[Extracted records]
=======
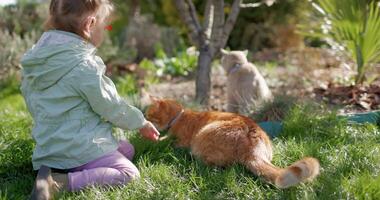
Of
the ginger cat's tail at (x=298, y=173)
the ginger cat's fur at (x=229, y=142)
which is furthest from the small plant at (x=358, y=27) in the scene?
the ginger cat's tail at (x=298, y=173)

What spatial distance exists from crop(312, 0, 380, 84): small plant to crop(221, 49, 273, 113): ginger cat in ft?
3.37

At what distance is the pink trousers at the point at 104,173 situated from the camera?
3.18m

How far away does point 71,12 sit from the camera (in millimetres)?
3227

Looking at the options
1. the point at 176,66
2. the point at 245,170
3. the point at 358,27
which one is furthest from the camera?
the point at 176,66

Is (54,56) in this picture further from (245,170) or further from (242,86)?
(242,86)

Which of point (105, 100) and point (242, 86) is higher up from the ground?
point (105, 100)

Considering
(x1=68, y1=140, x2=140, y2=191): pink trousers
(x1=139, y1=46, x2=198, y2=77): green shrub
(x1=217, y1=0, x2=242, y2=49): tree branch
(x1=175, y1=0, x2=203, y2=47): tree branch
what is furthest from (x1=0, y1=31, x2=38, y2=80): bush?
(x1=68, y1=140, x2=140, y2=191): pink trousers

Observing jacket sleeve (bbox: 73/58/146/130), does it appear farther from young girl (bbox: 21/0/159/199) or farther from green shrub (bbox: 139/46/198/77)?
green shrub (bbox: 139/46/198/77)

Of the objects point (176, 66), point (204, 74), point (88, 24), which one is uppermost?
point (88, 24)

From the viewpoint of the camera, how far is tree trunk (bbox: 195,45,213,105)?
5.32 metres

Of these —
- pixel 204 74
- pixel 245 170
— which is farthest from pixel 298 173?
pixel 204 74

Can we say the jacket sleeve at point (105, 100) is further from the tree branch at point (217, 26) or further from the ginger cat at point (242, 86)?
the tree branch at point (217, 26)

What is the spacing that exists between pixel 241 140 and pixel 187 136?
24.9 inches

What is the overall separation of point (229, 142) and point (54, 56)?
=======
## [SET TASK]
Each entry gets copied exactly; the pictures stay out.

## [FINISHED TASK]
Of
the ginger cat's tail at (x=298, y=173)
the ginger cat's fur at (x=229, y=142)
which is furthest from the small plant at (x=358, y=27) in the scene?
the ginger cat's tail at (x=298, y=173)

What spatial distance exists from crop(312, 0, 380, 84): small plant to crop(221, 49, 273, 113): ginger cat in ft?
3.37

At what distance is the pink trousers at the point at 104,173 situated from the camera?
3.18m

How far away does point 71,12 sit from the camera (in millimetres)?
3227

Looking at the options
1. the point at 176,66
2. the point at 245,170
3. the point at 358,27
which one is furthest from the camera?
the point at 176,66

Is (54,56) in this picture further from (245,170) or further from (242,86)?
(242,86)

Which of point (105, 100) and point (242, 86) is higher up from the ground?
point (105, 100)

Considering
(x1=68, y1=140, x2=140, y2=191): pink trousers
(x1=139, y1=46, x2=198, y2=77): green shrub
(x1=217, y1=0, x2=242, y2=49): tree branch
(x1=175, y1=0, x2=203, y2=47): tree branch
what is furthest from (x1=0, y1=31, x2=38, y2=80): bush?
(x1=68, y1=140, x2=140, y2=191): pink trousers

Observing jacket sleeve (bbox: 73/58/146/130), does it appear farther from young girl (bbox: 21/0/159/199) or farther from green shrub (bbox: 139/46/198/77)?
green shrub (bbox: 139/46/198/77)

Of the objects point (176, 66), point (204, 74), point (88, 24), which one is uppermost?
point (88, 24)

From the viewpoint of the camera, how far is tree trunk (bbox: 195,45,213,105)?
5.32 metres

Of these —
- pixel 204 74
- pixel 245 170
— which is farthest from pixel 298 173?
pixel 204 74

Can we say the jacket sleeve at point (105, 100) is further from the tree branch at point (217, 26) or further from the ginger cat at point (242, 86)?
the tree branch at point (217, 26)

What is the spacing that exists between pixel 241 140 and pixel 187 136?
24.9 inches

What is the overall separation of point (229, 142) and point (54, 56)?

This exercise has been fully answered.